- **Given records**
*****

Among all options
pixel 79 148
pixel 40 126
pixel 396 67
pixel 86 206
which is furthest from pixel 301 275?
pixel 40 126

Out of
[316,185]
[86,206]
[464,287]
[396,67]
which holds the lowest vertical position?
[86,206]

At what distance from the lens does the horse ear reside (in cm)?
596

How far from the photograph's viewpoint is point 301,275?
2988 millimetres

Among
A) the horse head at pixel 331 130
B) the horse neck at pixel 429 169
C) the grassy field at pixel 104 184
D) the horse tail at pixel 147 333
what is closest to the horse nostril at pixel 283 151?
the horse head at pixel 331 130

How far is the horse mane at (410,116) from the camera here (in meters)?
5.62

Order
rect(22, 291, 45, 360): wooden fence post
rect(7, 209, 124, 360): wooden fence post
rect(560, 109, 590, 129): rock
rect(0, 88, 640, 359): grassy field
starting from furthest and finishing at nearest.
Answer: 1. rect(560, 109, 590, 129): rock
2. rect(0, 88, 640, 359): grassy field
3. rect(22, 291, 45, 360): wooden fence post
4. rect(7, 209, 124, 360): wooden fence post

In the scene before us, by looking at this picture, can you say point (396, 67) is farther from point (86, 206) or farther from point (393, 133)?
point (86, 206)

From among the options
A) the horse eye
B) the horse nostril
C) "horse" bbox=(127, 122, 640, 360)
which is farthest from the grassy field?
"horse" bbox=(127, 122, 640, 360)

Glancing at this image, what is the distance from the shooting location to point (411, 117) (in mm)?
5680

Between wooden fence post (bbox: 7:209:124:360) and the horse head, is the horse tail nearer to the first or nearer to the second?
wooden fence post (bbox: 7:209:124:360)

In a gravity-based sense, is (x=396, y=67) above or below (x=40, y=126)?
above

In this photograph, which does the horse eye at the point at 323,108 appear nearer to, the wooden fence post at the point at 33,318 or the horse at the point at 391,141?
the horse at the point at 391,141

*****

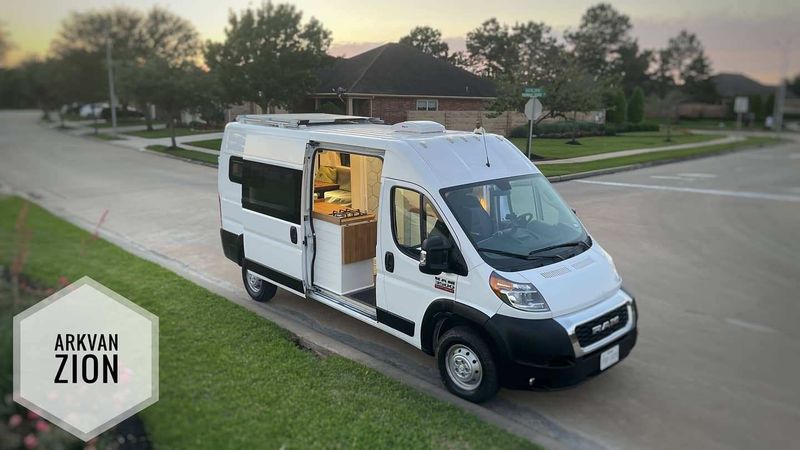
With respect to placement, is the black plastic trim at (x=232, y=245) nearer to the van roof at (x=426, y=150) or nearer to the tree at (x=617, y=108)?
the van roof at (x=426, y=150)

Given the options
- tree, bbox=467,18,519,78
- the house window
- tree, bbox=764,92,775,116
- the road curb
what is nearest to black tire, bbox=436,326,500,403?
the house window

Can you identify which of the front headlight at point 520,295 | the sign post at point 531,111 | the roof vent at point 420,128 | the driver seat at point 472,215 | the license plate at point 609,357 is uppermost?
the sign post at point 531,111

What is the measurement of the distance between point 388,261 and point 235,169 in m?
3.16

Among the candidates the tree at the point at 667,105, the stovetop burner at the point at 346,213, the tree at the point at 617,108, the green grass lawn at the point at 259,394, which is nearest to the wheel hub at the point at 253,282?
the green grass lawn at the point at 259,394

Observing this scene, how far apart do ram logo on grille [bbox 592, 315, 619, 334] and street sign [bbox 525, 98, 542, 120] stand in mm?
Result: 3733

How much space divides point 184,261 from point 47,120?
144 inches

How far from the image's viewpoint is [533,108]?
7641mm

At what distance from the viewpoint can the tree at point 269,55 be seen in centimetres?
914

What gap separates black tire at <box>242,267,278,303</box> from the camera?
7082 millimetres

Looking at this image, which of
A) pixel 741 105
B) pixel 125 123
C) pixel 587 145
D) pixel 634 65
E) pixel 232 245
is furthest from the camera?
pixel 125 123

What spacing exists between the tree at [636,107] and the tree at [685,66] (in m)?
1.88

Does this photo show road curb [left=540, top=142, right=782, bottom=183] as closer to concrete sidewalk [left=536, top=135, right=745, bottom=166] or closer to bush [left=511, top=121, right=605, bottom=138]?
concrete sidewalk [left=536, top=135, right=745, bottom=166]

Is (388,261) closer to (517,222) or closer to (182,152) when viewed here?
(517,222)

*****

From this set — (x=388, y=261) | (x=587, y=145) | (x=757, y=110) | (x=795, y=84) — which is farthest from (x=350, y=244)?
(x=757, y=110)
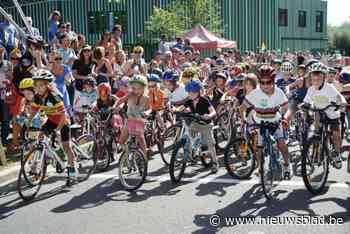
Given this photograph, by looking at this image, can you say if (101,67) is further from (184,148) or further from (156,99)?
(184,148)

*****

- **Task directions**
Gather each line of the records above that contains the word "viewpoint", and copy every one of them in full.

- **Written response**
How far from the photograph's viewpoint is point 301,275?
How far from the image's viewpoint is [533,108]?
At what distance from the viewpoint can the tree at point 269,55 be seen in centimetres?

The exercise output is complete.